Sazonalidade do GHI e dependência da latitude: Na América do Norte - como em muitas outras regiões - a sazonalidade da irradiação horizontal global (GHI) é fortemente influenciada pela latitude. Os níveis de GHI tendem a ser mais baixos perto do Equador (cores amarelas brilhantes) e aumentam progressivamente em direção a latitudes mais elevadas (cores vermelho-violeta escuras).
A compreensão da variabilidade sazonal é crucial para o planeamento da rede e a segurança energética. Sublinha a razão pela qual a energia solar na Europa Central tem de ser combinada com a energia eólica ou o armazenamento, enquanto nas regiões subtropicais pode constituir uma espinha dorsal mais consistente do cabaz energético.

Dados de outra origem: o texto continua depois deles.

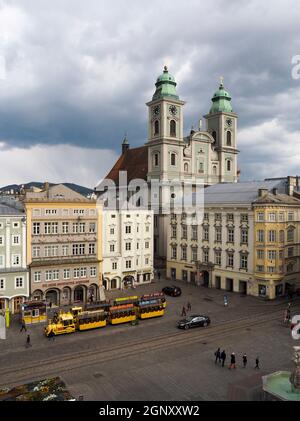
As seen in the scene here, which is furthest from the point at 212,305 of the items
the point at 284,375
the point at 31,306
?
the point at 284,375

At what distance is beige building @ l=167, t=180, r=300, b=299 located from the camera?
5859cm

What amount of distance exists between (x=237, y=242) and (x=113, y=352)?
32.0 m

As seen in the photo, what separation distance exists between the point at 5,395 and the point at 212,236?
47152mm

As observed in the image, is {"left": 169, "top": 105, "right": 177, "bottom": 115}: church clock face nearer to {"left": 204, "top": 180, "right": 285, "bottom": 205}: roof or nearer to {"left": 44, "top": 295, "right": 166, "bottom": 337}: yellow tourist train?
{"left": 204, "top": 180, "right": 285, "bottom": 205}: roof

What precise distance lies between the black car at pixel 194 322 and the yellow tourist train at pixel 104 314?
477 centimetres

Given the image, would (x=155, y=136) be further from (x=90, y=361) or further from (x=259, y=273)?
(x=90, y=361)

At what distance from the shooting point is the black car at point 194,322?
43831 millimetres

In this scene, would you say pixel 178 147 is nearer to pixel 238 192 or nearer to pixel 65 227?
pixel 238 192

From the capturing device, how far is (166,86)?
95938 millimetres

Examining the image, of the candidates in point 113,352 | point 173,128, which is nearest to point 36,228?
point 113,352

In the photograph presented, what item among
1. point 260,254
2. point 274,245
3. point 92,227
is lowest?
point 260,254

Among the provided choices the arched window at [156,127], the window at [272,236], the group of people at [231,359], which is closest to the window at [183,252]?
the window at [272,236]

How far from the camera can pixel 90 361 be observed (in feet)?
113

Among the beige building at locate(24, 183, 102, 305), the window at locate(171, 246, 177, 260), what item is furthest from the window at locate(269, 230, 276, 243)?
the beige building at locate(24, 183, 102, 305)
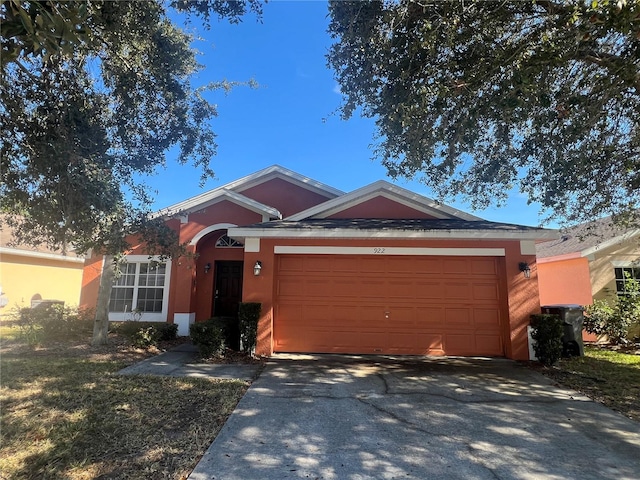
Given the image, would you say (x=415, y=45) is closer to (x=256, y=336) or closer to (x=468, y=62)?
(x=468, y=62)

Em conjunto, estes quatro mapas - D2G, variabilidade de longo prazo do GHI, variabilidade de curto prazo e variabilidade sazonal - abordam as preocupações mais comuns dos intervenientes no sector fotovoltaico: nebulosidade, oscilações de ano para ano, estabilidade intradiária e lacunas sazonais. Vão muito para além das simples médias do GHI e permitem uma compreensão mais profunda e cientificamente fundamentada do risco solar.
Para os promotores e investidores, a combinação dos conhecimentos destes mapas ajuda a responder a questões fundamentais: Que tecnologia devemos escolher? Quão estáveis serão as receitas? Que riscos devem ser considerados no financiamento e nas operações? E para os decisores políticos, eles fornecem clareza sobre como a energia solar pode ser integrada em diversos sistemas energéticos regionais.
Na Solargis, a nossa missão não é apenas fornecer dados solares precisos, mas também fornecer as ferramentas visuais e analíticas que tornam esses dados significativos. Os mapas são uma parte essencial dessa jornada.